Kurze Übung 1: Auf welche Jahre datiert der Text über fehlende Gottesdienste die „Babylonische Gefangenschaft“?

Gezeigter Text:
┄┄┄┄┄┄┄┄┄┄
Heiligung des Banalen #
Leben ohne gemeinsamen Gottesdienst: Was derzeit einzigartig scheint, hat es immer wieder gegeben. Über die Chance, durch die aktuelle Krise neue Formen der Spiritualität zu entdecken. #
Mit freundlicher Genehmigung übernommen aus der Wochenzeitschrift DIE FURCHE (26. März 2020)
Von
Andreas G. Weiß
Die Fastenzeit im Jahr 2020 wird in Erinnerung bleiben. Abgesagte Gottesdienste weltweit, Priester, die die Messe alleine oder im Kreis einer ausgewählten Gruppe feiern, der Ausschluss der Gläubigen von allen sakralen Handlungen während der Kar- und Ostertage in Rom – all das wirft ein völlig neues Licht auf das Selbstverständnis kirchlicher Existenz.
Fast ist man geneigt, angesichts der beinahe unwirklichen Bilder von einer „Entzauberung“ zu sprechen: Als selbstverständlich erachtete Liturgien werden eingeschränkt, von der oftmals hochheilig gehaltenen Sonntagspflicht der römischen Kirche wird mit bischöflicher Autorität dispensiert. Damit leidet das für die religiöse Identität zentrale Kulthandeln der katholischen Gemeinschaft, das lebendige Identifizieren mit dem gottesdienstlichen Feiern wird damit zu einem Teil unmöglich. Nach Alternativen wird gesucht: Maßnahmen reichen von einer „Verlegung“ des Geschehens in die digitalen Welten des Internet, in Form von Radio- und Fernsehgottesdiensten bis hin zur privaten Andacht zu Hause oder dem stillen Gebet in Einsamkeit.
Zeiten ohne öffentlichen Kult #
Was geradezu einzigartig klingt, ist bei genauerem Hinsehen jedoch keine einmalige Situation: Geschichtlich gesehen hat es Zeiten, zu denen ein öffentlicher Kultbetrieb nicht möglich war, immer wieder gegeben: In alttestamentlicher Zeit war dies etwa der Fall, als man in der „Babylonischen Gefangenschaft“ (597-538 v. Chr.) fernab der israelischen Heimat leben musste. Jahrhunderte später gab es solche Erfahrungen auch, als der Tempelkult in Jerusalem von mehreren Gruppen abgelehnt wurde. Die Gründe dafür waren vielfältig, oftmals mit politischen Motiven vermischt. Aber in der Forschung weiß man, dass die Opfer im größten Heiligtum selbst in antiken Zeiten nicht immer unhinterfragt waren.
┄┄┄┄┄┄┄┄┄┄
Gezeigte Datensätze:
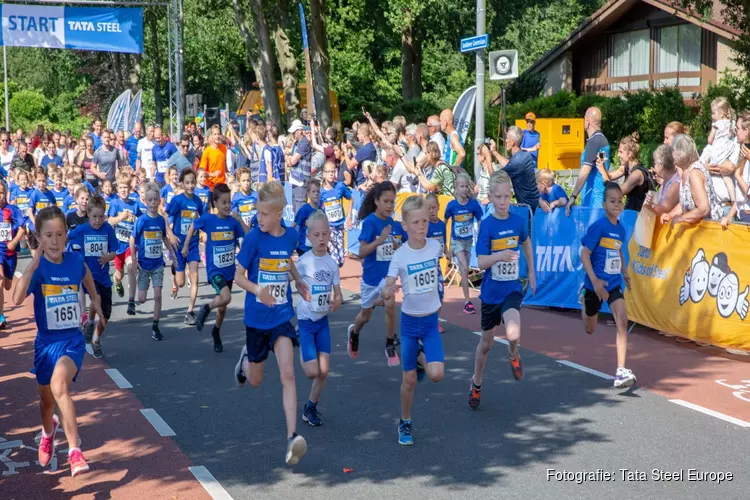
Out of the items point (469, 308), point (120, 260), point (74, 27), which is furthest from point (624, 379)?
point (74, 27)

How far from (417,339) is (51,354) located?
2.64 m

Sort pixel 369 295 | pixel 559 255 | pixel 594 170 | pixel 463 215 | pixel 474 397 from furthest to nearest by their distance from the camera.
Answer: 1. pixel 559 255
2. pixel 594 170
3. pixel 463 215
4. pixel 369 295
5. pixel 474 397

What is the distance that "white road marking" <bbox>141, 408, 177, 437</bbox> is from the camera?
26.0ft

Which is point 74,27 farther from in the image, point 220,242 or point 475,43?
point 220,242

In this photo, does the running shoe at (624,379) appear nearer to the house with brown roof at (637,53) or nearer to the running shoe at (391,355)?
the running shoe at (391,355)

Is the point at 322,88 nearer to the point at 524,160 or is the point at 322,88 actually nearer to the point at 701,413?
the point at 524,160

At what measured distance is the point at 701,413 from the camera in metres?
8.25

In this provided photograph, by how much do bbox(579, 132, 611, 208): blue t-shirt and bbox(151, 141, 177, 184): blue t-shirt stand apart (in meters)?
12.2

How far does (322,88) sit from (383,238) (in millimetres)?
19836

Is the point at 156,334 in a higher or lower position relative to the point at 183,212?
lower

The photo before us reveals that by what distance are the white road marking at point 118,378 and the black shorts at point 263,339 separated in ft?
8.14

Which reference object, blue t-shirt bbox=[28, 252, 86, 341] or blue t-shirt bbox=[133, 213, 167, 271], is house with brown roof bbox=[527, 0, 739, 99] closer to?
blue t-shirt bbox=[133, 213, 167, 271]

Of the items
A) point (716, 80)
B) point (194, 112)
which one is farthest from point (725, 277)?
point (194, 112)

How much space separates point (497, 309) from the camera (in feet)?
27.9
┄┄┄┄┄┄┄┄┄┄
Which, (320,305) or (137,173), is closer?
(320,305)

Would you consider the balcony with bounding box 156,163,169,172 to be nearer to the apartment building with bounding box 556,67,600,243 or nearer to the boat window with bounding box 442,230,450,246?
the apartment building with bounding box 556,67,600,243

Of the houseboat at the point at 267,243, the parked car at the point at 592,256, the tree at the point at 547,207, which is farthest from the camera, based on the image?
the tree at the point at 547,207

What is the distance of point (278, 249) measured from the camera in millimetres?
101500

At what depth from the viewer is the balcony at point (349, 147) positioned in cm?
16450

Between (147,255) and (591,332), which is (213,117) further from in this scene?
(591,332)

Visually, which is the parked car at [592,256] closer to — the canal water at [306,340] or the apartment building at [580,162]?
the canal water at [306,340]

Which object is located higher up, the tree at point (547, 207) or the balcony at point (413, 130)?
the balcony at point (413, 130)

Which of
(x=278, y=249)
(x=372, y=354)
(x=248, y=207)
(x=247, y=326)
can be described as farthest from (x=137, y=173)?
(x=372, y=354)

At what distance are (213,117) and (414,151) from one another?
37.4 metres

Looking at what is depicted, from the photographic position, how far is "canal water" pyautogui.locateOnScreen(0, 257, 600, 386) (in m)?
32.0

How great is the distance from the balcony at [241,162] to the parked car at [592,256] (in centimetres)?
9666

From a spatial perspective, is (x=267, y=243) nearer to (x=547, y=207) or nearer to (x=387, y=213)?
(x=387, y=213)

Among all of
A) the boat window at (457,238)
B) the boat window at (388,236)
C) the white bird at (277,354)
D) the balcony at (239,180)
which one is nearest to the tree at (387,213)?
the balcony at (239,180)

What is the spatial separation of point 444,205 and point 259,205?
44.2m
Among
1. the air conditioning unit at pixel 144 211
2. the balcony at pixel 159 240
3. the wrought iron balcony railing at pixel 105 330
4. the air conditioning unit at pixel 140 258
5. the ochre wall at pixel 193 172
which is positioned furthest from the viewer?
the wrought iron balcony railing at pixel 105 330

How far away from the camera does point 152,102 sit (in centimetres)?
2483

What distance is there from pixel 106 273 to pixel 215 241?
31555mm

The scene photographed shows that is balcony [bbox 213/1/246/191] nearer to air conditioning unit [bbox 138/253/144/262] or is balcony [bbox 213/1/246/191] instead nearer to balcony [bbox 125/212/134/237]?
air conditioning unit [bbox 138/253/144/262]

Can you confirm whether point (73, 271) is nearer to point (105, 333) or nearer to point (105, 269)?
┄┄┄┄┄┄┄┄┄┄
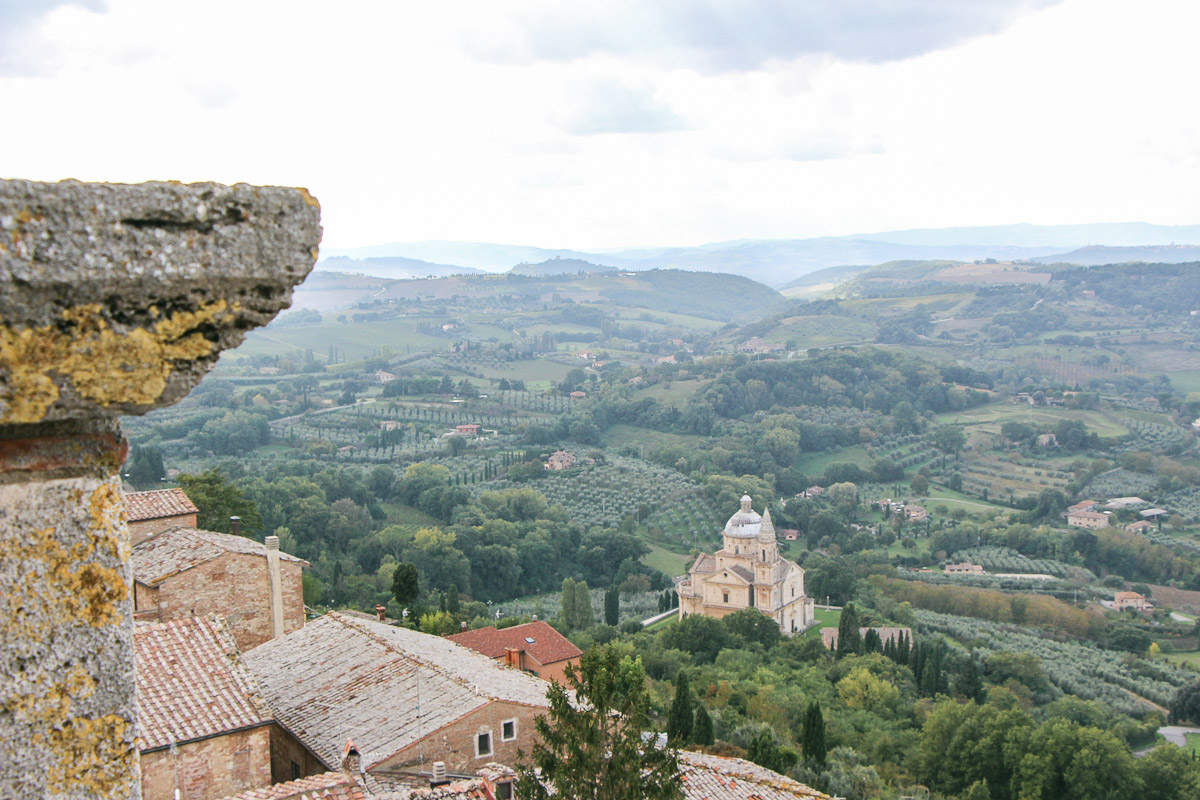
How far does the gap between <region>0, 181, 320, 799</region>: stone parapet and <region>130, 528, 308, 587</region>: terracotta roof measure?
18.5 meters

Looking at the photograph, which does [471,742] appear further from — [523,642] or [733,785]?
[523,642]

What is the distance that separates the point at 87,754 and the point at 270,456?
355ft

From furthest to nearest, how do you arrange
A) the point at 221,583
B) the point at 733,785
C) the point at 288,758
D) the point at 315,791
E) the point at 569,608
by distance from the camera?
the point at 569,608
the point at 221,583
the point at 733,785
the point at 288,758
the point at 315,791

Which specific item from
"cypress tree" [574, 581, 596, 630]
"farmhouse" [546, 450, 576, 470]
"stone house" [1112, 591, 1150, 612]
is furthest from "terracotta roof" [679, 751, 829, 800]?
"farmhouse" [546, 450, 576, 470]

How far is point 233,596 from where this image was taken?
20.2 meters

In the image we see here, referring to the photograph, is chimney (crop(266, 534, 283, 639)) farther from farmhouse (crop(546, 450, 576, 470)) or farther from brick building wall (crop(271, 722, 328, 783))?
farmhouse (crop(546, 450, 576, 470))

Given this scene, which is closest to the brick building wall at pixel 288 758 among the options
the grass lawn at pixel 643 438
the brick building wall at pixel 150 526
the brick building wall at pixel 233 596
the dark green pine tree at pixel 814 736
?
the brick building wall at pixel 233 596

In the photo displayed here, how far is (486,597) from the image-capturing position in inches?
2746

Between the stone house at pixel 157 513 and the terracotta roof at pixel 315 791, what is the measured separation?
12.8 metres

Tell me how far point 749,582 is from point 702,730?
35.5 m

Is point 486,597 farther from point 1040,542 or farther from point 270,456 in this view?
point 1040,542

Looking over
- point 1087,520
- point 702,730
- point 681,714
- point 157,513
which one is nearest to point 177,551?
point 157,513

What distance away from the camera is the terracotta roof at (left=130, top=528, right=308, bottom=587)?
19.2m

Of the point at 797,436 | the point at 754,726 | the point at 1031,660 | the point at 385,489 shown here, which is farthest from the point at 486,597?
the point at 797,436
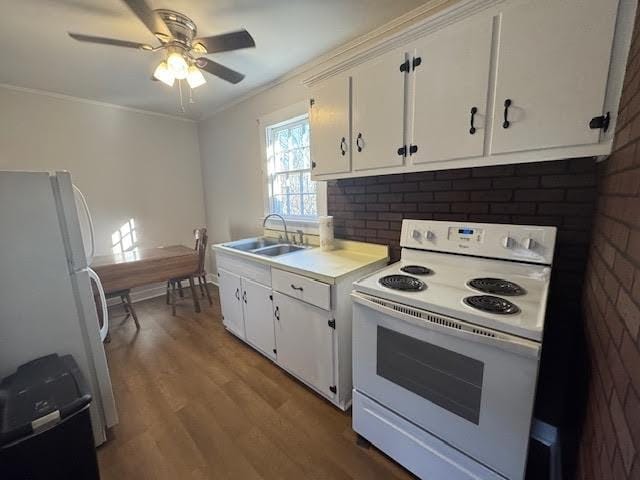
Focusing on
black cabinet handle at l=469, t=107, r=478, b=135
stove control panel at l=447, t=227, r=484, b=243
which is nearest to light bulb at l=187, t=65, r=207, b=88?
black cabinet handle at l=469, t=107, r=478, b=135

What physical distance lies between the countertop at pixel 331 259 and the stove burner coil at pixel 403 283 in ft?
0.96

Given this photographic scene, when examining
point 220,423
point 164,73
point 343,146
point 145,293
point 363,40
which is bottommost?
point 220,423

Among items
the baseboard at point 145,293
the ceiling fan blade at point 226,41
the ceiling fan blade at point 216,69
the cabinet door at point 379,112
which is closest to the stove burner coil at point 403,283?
┄┄┄┄┄┄┄┄┄┄
Kurze Übung 2: Zähle die Zeilen der Datensätze, in denen die Zeichenfolge „window“ vorkommt, und nenne nur die Zahl. Groß- und Kleinschreibung ist dabei zu beachten.

Erwartete Antwort 1: Auf die Jahre 597 bis 538 v. Chr.

Erwartete Antwort 2: 3